Erstellt am 14. August 2012, 12:29

Schulen für Schmied nicht an Olympia-Pleite schuld. Unterrichtsministerin Schmied will nichts mit den Misserfolgen heimischer Sportler bei Olympia zu tun haben: "Ich weise das dezidiert zurück", meinte sie zur neuaufgeflammten Diskussion um zu wenige Turnstunden im Schulunterricht.

Turnen statt Rückenschmerzen – und das schon in der Schule  |  NOEN

Wären die Spiele in London für Österreich erfolgreich gelaufen, hätte auch niemand gesagt, das liege am Sportunterricht, so die Ministerin am Dienstag im Ministerrat. Für Schmied haben Bewegung und Sport in der Gesellschaft einen ebenso wichtigen Faktor wie Kunst und Kultur. Nur weil es jetzt aber bei Olympia keine Erfolge gegeben habe, sei es nicht sinnvoll, reflexartig nach irgendeinem Schuldigen zu suchen.

Dem Wunsch von Sportminister Darabos, eine tägliche Turnstunde zu etablieren, schloss sich die Ministerin nicht an. Dies sei eine Frage des Stundenplans, meinte Schmied ausweichend. Gesundheitsminister Stöger wollte sich in die Debatte um die tägliche Turnstunde sichtlich nicht einmischen.

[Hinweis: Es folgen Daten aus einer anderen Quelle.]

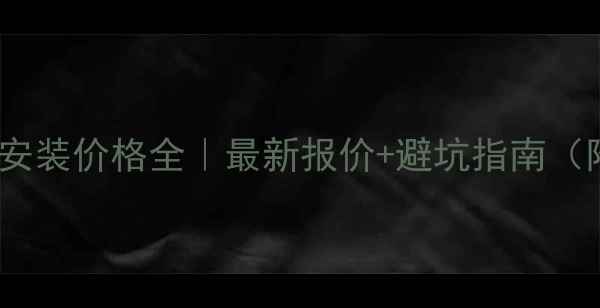 图片 🔥大连暖气片安装价格全｜最新报价+避坑指南（附选购技巧）1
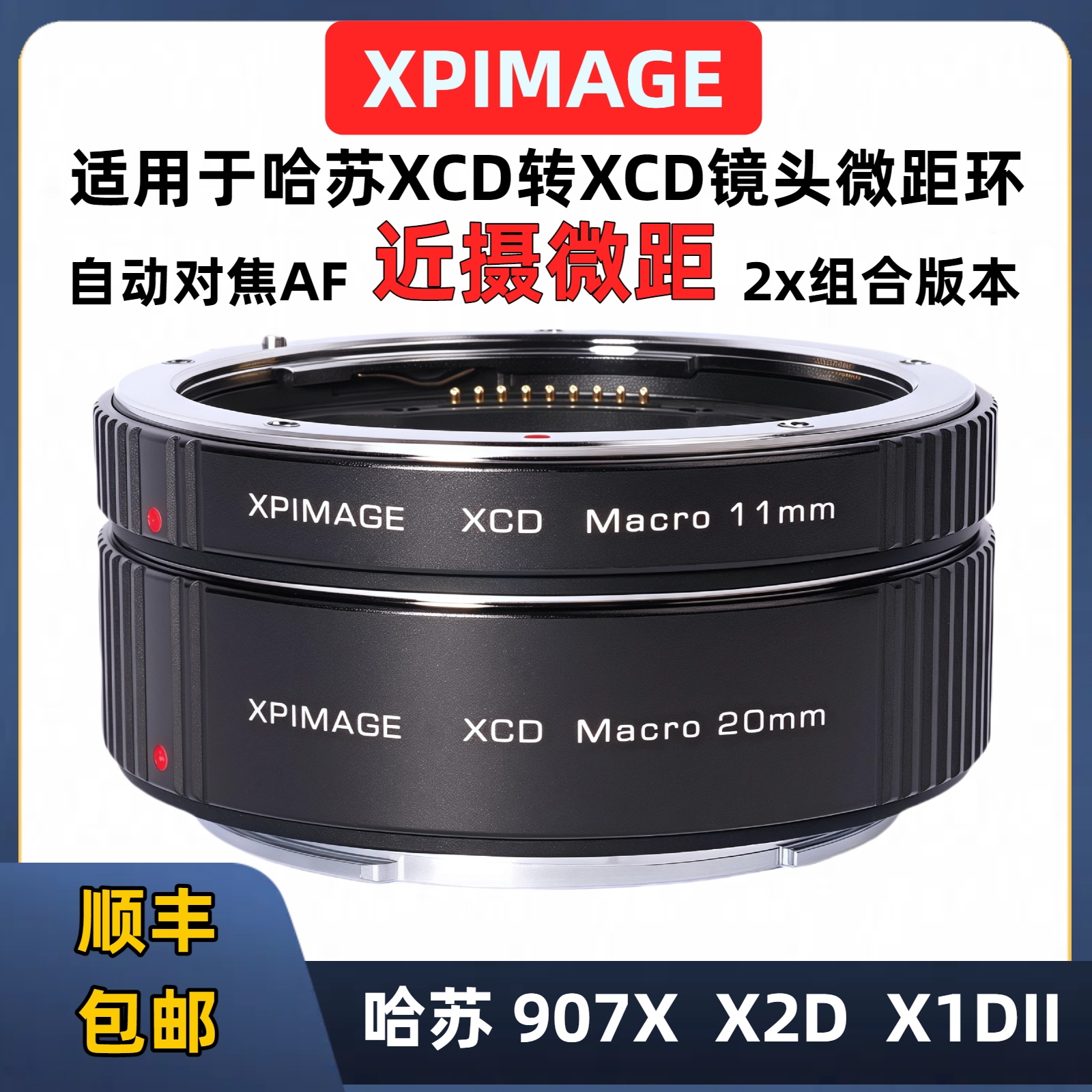 XPimage哈苏XCD微距转接环20mm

Vizekanzler Spindelegger erwartet sich hingegen, dass nach dem Debakel in London von den zuständigen Ministern, also Darabos und Schmied, ein Konzept auf den Tisch gelegt werde, wie man den Sport schon von Jugend an fördern könnte. Wunder würde sich der ÖVP-Chef von einer täglichen Turnstunde, die er an sich gut fände, aber nicht erwarten.

Für Anja Richter als Vizepräsidentin des ASKÖ-Landesverbands WAT ist auch das Schulsystem der Zukunft gefordert, für ausreichend Sport und Bewegung zu sorgen. Die Olympia-Vierte im Synchronspringen vom Turm 2000 in Sydney verweist auf das steigende Übergewicht in der Bevölkerung.

Wer die tägliche Sportstunde fordere, müsse die ganztägige Schule fordern, heißt es aus dem Büro von Schmied. Eine tägliche Sportstunde sei nur im Rahmen der Schulautonomie oder in der Tagesbetreuung an Ganztagsschulen - auch in Kooperation mit Sportvereinen - möglich.